Your task ::
Lay out the material below as a numbered list, one line per item, with blank lines left out. Leave the pictures out of your answer and keep only the text.
******
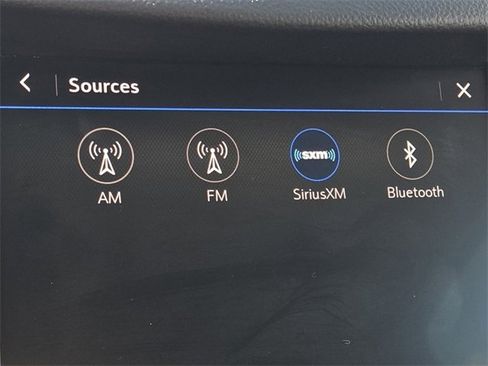 Used 2022 Chevrolet Trax LT w/ LT Convenience Package image 4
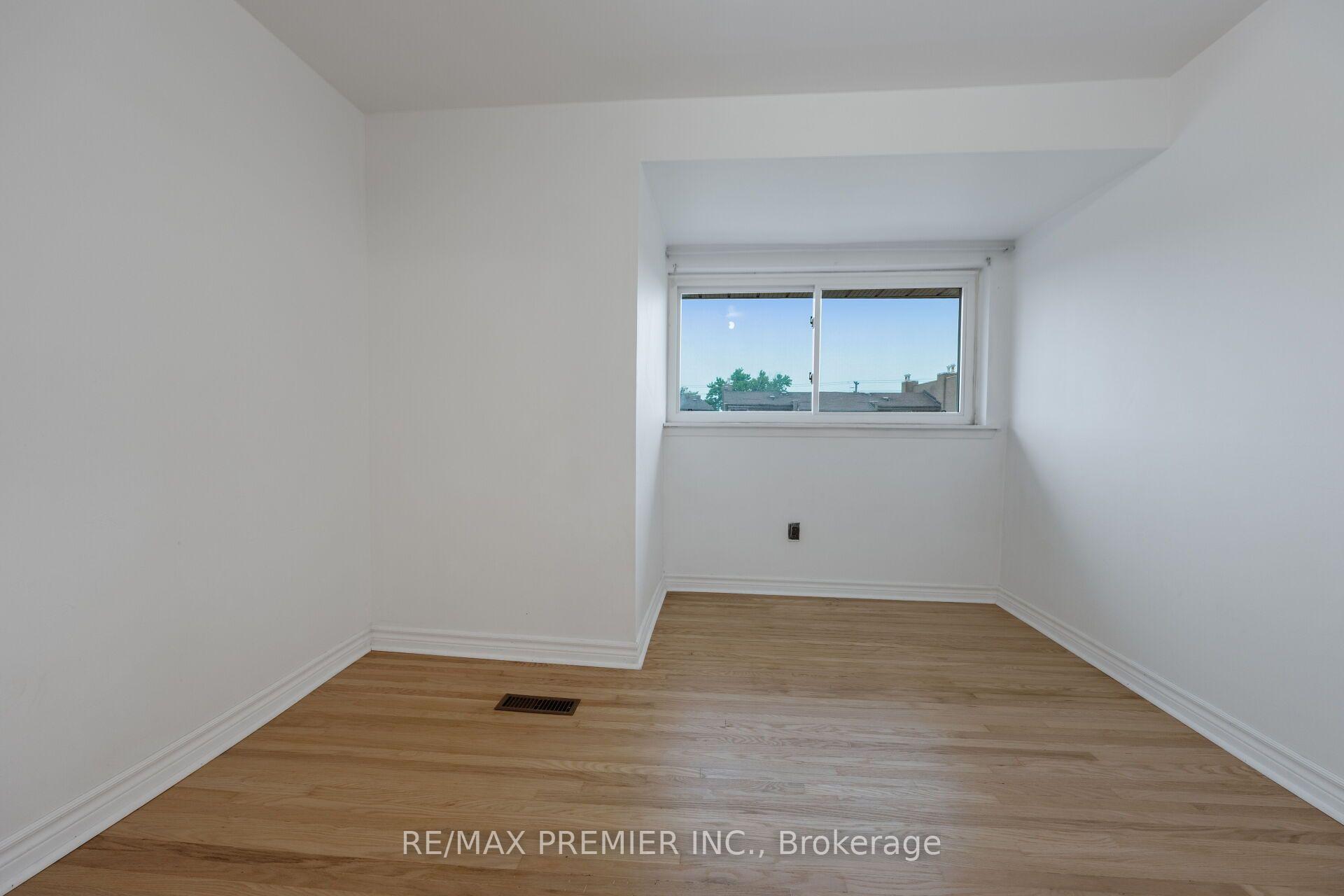 Photo 26 of Unit 82, 248 John Garland Boulevard, Etobicoke, West Humber-Clairville — HOMEH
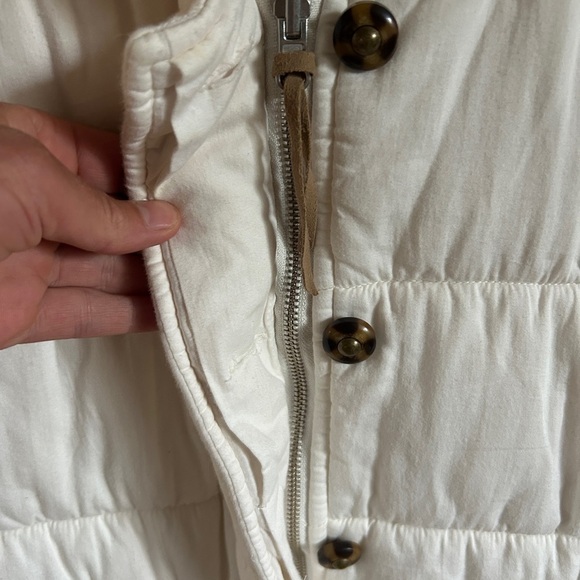 Xirena Ivory Vine Reversible Hunter Puffer Vest - Picture 6 of 12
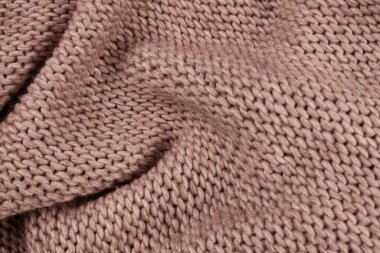 Büyük ve küçük kıvrımlar bir yatak örtüsüne saçılmış.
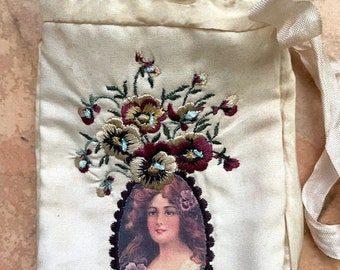 romantic lace gift pouch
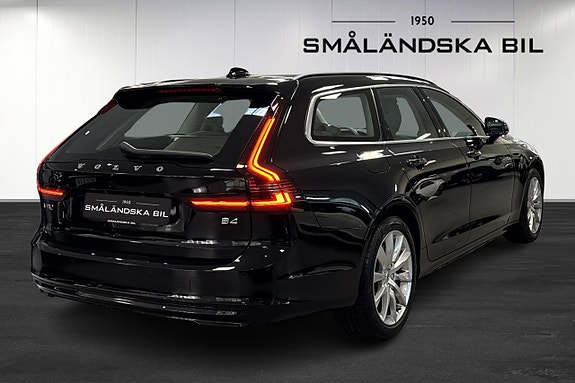 Volvo V90 4 of 19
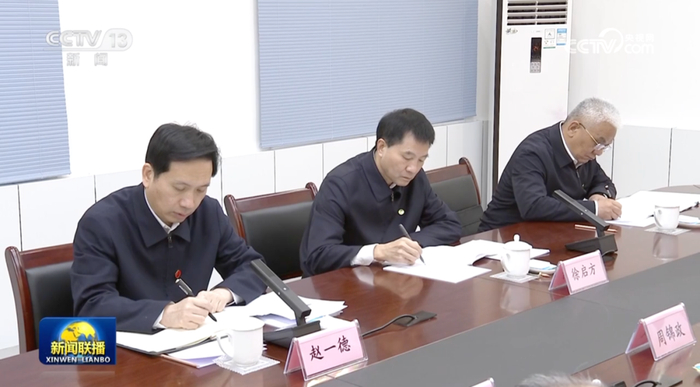 坐在现场的还有安康市委书记武文罡,安康市副市长柴丽,宁陕县委书记周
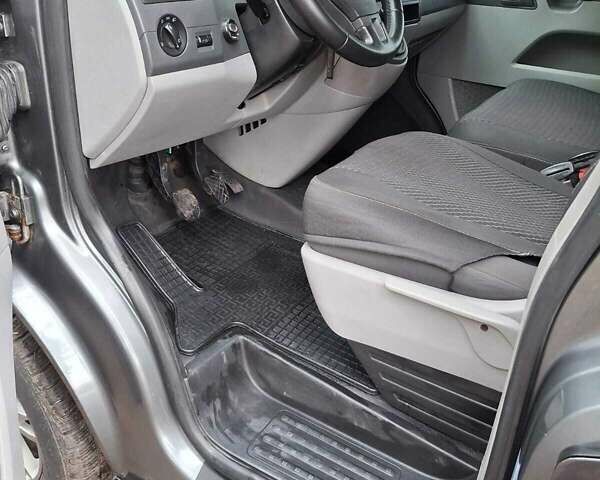 Серый Фольксваген Каравелла, объемом двигателя 1.97 л и пробегом 302 тыс. км за 16000 $, фото 33 на Automoto.ua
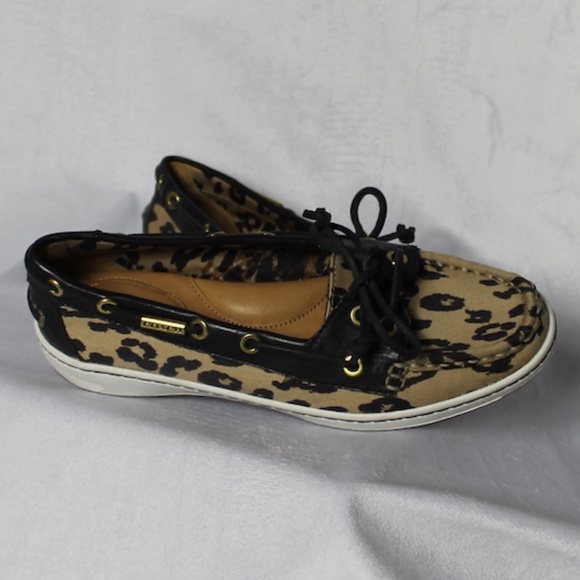 Coach Richelle Animal Print Loafers NWOB - Picture 2 of 6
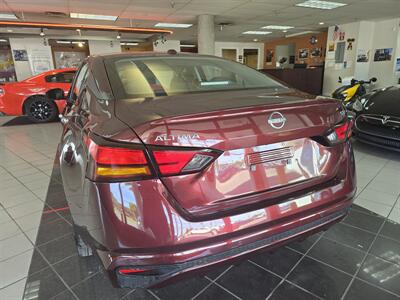 2024 Nissan Altima 2.5 SV 4DR SEDAN   - Photo 6 - Hamilton, OH 45015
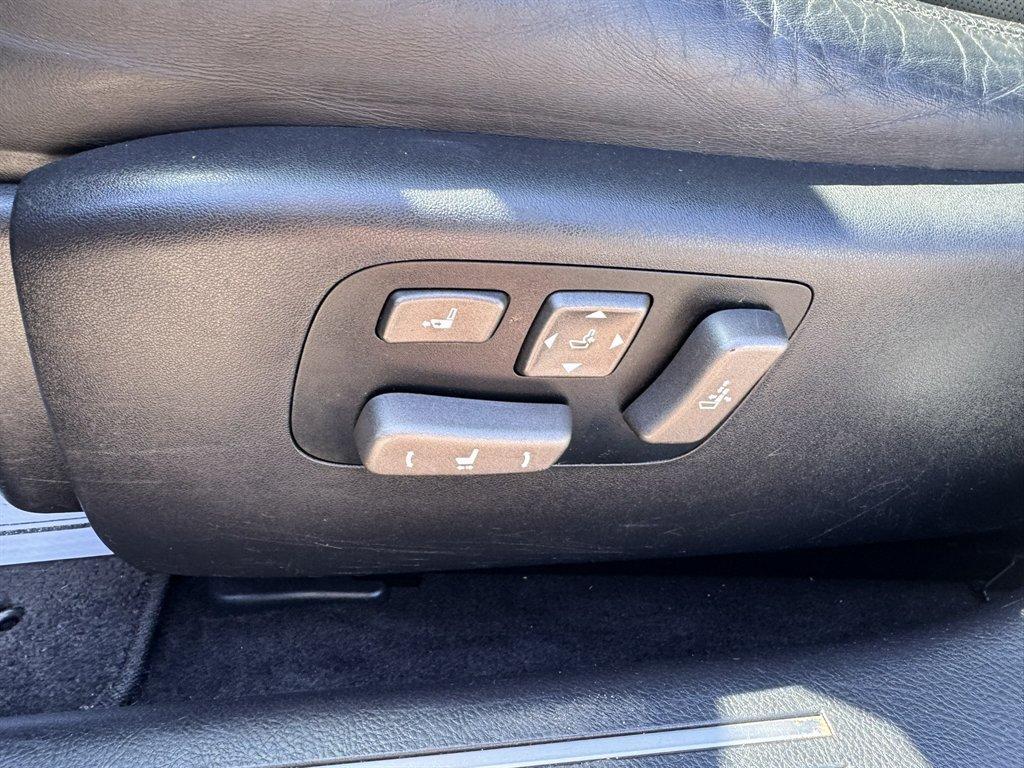 2008 Grey /Black Lexus LS 460 (JTHGL46F785) with an 4.6l V8 EFI Dohc 4.6l engine, Automatic transmission, located at 745 East Steele Rd., West Columbia, SC, 29170, (803) 755-9148, 33.927212, -81.148483 - Photo#21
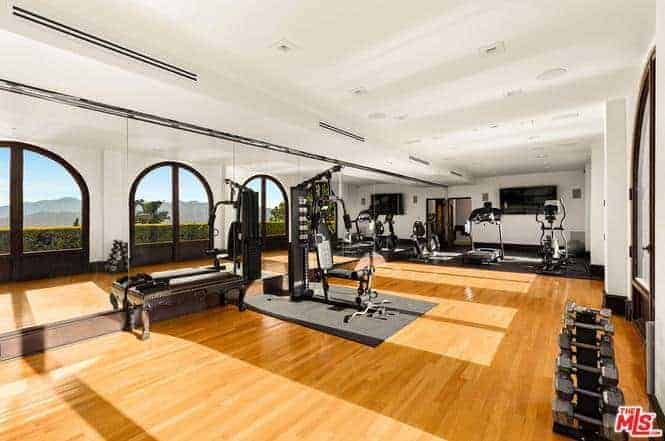 330 Kempton Road Glendale CA 91202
******
Response to the exercise ::
1.  Used 2022 Chevrolet Trax LT w/ LT Convenience Package image 4
2.  Photo 26 of Unit 82, 248 John Garland Boulevard, Etobicoke, West Humber-Clairville — HOMEH
3.  Xirena Ivory Vine Reversible Hunter Puffer Vest - Picture 6 of 12
4.  Büyük ve küçük kıvrımlar bir yatak örtüsüne saçılmış.
5.  romantic lace gift pouch
6.  Volvo V90 4 of 19
7.  坐在现场的还有安康市委书记武文罡,安康市副市长柴丽,宁陕县委书记周
8.  Серый Фольксваген Каравелла, объемом двигателя 1.97 л и пробегом 302 тыс. км за 16000 $, фото 33 на Automoto.ua
9.  Coach Richelle Animal Print Loafers NWOB - Picture 2 of 6
10.  2024 Nissan Altima 2.5 SV 4DR SEDAN   - Photo 6 - Hamilton, OH 45015
11.  2008 Grey /Black Lexus LS 460 (JTHGL46F785) with an 4.6l V8 EFI Dohc 4.6l engine, Automatic transmission, located at 745 East Steele Rd., West Columbia, SC, 29170, (803) 755-9148, 33.927212, -81.148483 - Photo#21
12.  330 Kempton Road Glendale CA 91202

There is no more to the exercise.